— Task statement —
Copy out the passage on GlySens and its implanted glucose monitor word for word, in full.

— Excerpted passage —
%%

GlySens, a biomedical technology company, is a privately owned corporation developing a long term internal continuous glucose monitor in order to effectively manage and observe glucose levels in real time. The GlySens ICGM system is the world's first surgically implanted continuous glucose monitoring system to demonstrate an 18-month performance in a preclinical setting. GlySens Incorporated was founded in 1998 by David A. Gough and Joseph Lucisano, a bioengineering graduate at the University of California, San Diego. The implanted continuous glucose monitoring system uses an internal sensor equipped with electrochemical detectors to measure glucose readings via a chemical reaction between enzymes and oxygen.

Technology
The technology that goes into the ICGM system consists of two parts. Primarily is the internal sensor which utilizes chemical reactions to determine blood glucose levels. Additionally, is an external receiver used to display glucose readings and patterns in real-time, hoping to help reduce the level of care needed in diabetics.

%%

— Data extracts —

%%

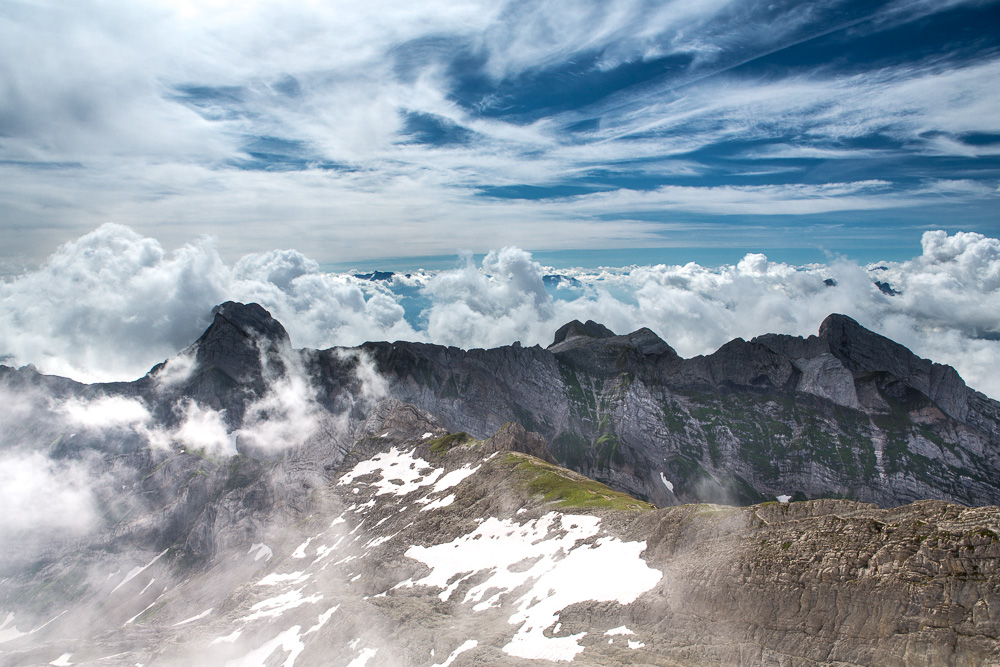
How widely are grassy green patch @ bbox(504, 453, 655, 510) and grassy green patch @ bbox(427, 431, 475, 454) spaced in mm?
31312

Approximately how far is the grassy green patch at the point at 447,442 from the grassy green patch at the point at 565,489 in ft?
103

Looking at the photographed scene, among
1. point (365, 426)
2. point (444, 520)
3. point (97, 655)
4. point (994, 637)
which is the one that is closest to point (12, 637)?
point (97, 655)

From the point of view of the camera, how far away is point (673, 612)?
134ft

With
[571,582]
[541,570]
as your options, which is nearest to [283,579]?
[541,570]

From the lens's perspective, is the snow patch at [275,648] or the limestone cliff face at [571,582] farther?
the snow patch at [275,648]

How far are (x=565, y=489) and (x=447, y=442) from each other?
58.4m

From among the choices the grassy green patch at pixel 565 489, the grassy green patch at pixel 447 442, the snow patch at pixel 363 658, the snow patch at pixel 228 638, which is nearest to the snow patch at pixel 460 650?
the snow patch at pixel 363 658

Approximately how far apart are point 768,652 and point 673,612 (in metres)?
8.22

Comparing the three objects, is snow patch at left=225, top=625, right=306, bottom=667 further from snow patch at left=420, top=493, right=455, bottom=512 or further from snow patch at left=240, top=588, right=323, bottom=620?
snow patch at left=420, top=493, right=455, bottom=512

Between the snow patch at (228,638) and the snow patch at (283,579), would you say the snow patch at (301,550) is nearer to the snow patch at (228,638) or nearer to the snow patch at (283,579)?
the snow patch at (283,579)

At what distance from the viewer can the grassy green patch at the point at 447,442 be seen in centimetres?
13038

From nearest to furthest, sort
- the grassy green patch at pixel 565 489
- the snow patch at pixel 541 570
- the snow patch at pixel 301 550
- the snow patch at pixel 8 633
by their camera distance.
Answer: the snow patch at pixel 541 570 → the grassy green patch at pixel 565 489 → the snow patch at pixel 301 550 → the snow patch at pixel 8 633

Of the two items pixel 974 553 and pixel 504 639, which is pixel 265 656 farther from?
pixel 974 553

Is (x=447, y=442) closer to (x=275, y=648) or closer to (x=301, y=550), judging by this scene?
(x=301, y=550)
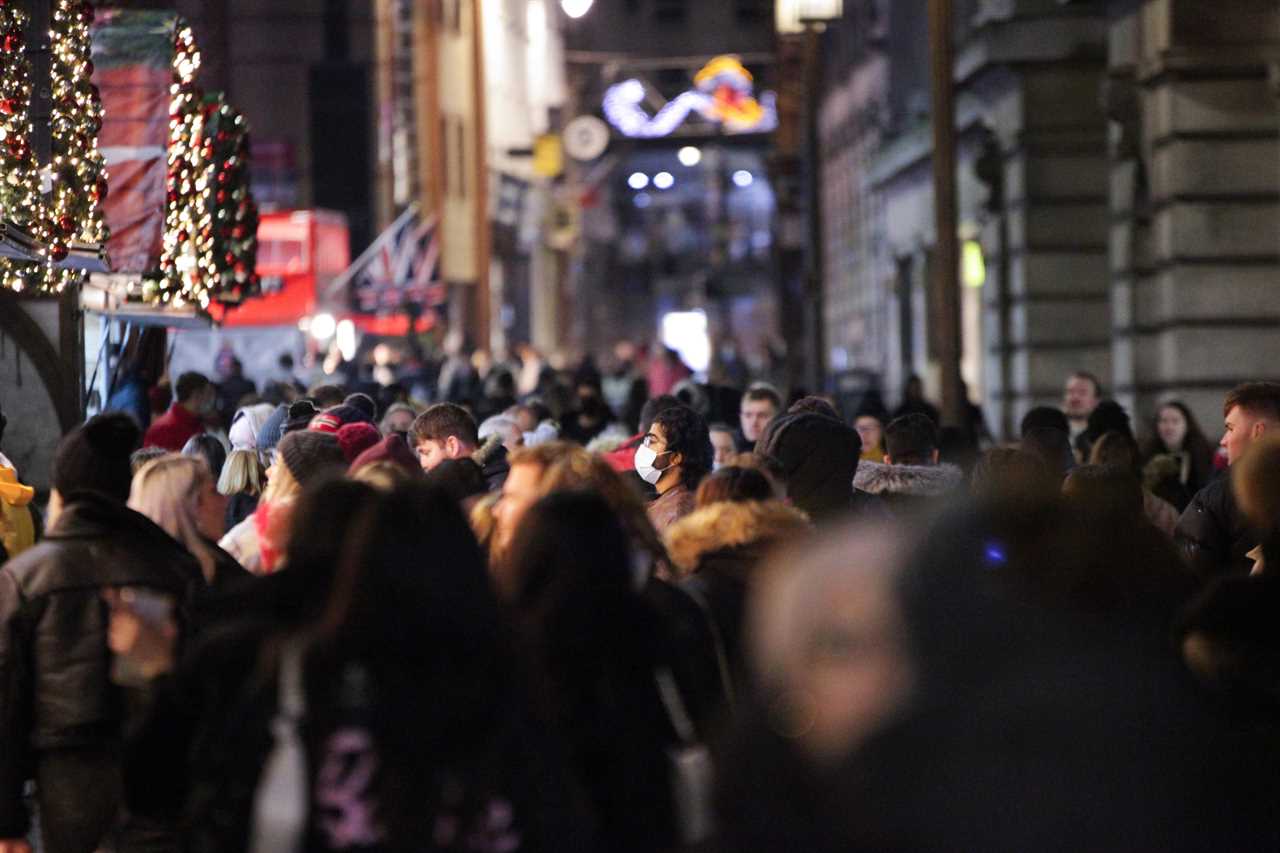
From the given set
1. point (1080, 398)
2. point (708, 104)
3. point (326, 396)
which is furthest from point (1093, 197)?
point (708, 104)

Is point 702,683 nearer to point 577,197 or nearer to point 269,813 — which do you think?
point 269,813

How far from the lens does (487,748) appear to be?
5.14m

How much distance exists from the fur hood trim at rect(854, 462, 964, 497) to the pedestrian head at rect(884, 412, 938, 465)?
609 millimetres

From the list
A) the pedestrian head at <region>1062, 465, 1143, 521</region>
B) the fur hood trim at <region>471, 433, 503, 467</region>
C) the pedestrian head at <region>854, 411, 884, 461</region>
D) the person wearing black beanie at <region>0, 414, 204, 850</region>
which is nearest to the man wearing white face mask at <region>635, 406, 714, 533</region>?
the fur hood trim at <region>471, 433, 503, 467</region>

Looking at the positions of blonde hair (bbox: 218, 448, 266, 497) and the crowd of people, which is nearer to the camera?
the crowd of people

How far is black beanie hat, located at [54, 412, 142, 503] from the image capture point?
729cm

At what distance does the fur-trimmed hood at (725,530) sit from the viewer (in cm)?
720

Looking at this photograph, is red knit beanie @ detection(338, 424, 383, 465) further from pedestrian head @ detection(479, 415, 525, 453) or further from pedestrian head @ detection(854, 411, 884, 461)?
pedestrian head @ detection(854, 411, 884, 461)

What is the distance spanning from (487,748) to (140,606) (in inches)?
61.7

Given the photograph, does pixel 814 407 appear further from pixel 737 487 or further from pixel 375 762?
pixel 375 762

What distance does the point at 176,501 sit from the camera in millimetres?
7641

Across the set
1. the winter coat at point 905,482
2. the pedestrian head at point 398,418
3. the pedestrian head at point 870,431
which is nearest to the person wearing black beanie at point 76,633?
the winter coat at point 905,482

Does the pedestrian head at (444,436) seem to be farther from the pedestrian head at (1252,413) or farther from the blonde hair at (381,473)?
the blonde hair at (381,473)

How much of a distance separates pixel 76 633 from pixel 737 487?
1823 millimetres
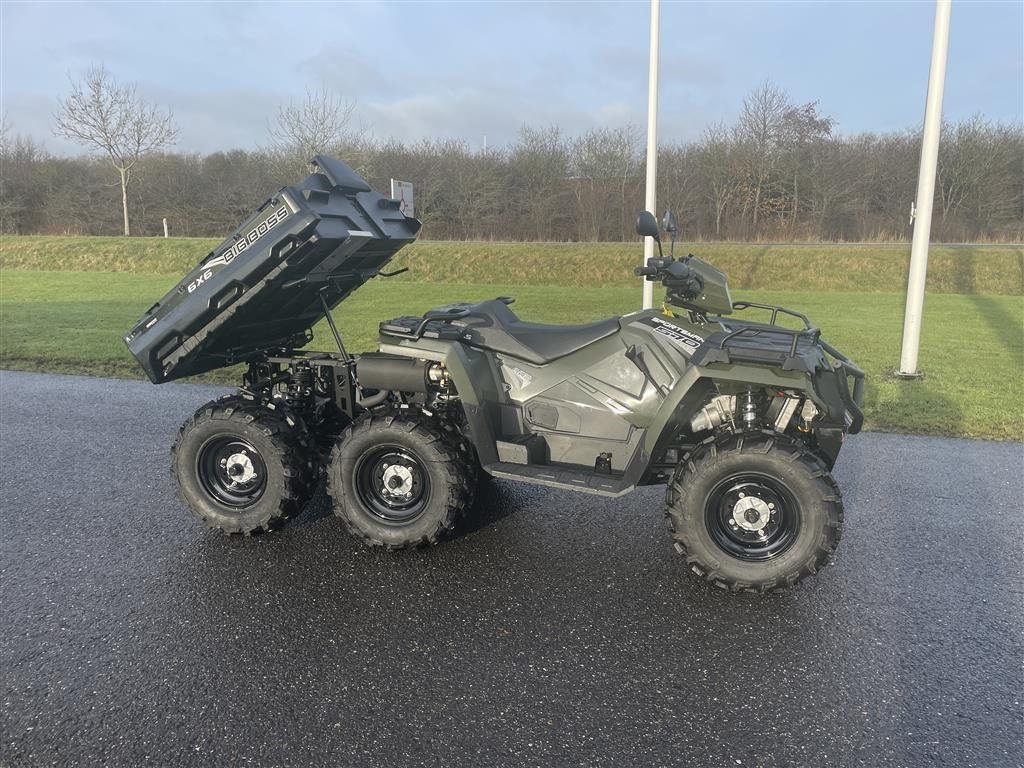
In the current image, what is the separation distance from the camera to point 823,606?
354 centimetres

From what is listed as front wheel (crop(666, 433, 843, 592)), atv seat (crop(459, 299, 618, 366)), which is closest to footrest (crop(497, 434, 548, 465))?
atv seat (crop(459, 299, 618, 366))

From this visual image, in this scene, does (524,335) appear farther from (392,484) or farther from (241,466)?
(241,466)

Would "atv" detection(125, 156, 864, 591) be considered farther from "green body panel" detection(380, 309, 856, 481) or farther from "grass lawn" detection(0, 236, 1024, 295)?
"grass lawn" detection(0, 236, 1024, 295)

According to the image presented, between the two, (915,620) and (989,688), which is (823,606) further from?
(989,688)

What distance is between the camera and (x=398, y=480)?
13.6ft

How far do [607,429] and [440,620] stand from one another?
1.32 metres

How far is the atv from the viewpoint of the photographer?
3.60 meters

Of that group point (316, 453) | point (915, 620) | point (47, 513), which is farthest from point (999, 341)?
point (47, 513)

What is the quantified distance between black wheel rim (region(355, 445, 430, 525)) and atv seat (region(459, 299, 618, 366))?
2.48 feet

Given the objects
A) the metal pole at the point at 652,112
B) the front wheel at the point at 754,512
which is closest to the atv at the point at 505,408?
the front wheel at the point at 754,512

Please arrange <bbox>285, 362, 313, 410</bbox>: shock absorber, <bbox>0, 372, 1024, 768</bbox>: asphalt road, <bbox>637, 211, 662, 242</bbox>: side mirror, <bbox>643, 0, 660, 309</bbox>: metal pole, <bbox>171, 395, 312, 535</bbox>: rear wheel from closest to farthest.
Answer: <bbox>0, 372, 1024, 768</bbox>: asphalt road < <bbox>637, 211, 662, 242</bbox>: side mirror < <bbox>171, 395, 312, 535</bbox>: rear wheel < <bbox>285, 362, 313, 410</bbox>: shock absorber < <bbox>643, 0, 660, 309</bbox>: metal pole

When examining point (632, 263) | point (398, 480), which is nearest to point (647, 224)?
point (398, 480)

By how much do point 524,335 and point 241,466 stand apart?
1.86 meters

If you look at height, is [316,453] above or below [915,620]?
above
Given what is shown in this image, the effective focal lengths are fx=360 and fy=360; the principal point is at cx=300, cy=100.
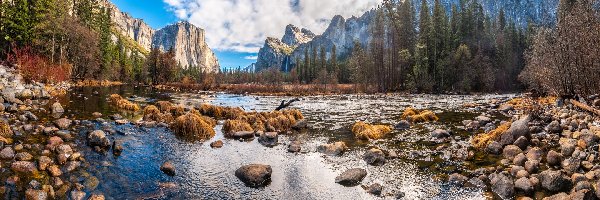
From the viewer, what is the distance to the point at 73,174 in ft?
32.2

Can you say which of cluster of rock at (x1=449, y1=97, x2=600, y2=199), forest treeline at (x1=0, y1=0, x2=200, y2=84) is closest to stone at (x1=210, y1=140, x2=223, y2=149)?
Result: cluster of rock at (x1=449, y1=97, x2=600, y2=199)

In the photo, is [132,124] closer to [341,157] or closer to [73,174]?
[73,174]

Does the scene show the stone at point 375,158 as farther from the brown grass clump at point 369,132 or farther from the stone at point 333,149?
the brown grass clump at point 369,132

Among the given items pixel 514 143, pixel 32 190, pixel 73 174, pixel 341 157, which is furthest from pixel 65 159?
pixel 514 143

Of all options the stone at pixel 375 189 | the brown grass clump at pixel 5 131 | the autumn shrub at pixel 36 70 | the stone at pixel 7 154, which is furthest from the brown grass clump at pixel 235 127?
the autumn shrub at pixel 36 70

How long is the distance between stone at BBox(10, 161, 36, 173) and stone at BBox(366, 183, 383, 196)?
29.7 ft

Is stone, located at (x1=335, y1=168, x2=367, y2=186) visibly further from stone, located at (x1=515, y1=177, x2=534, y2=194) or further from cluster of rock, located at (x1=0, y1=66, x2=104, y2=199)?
cluster of rock, located at (x1=0, y1=66, x2=104, y2=199)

%%

— Task answer —
GlySens, a biomedical technology company, is a privately owned corporation developing a long term internal continuous glucose monitor in order to effectively manage and observe glucose levels in real time. The GlySens ICGM system is the world's first surgically implanted continuous glucose monitoring system to demonstrate an 18-month performance in a preclinical setting. GlySens Incorporated was founded in 1998 by David A. Gough and Joseph Lucisano, a bioengineering graduate at the University of California, San Diego. The implanted continuous glucose monitoring system uses an internal sensor equipped with electrochemical detectors to measure glucose readings via a chemical reaction between enzymes and oxygen.

Technology
The technology that goes into the ICGM system consists of two parts. Primarily is the internal sensor which utilizes chemical reactions to determine blood glucose levels. Additionally, is an external receiver used to display glucose readings and patterns in real-time, hoping to help reduce the level of care needed in diabetics.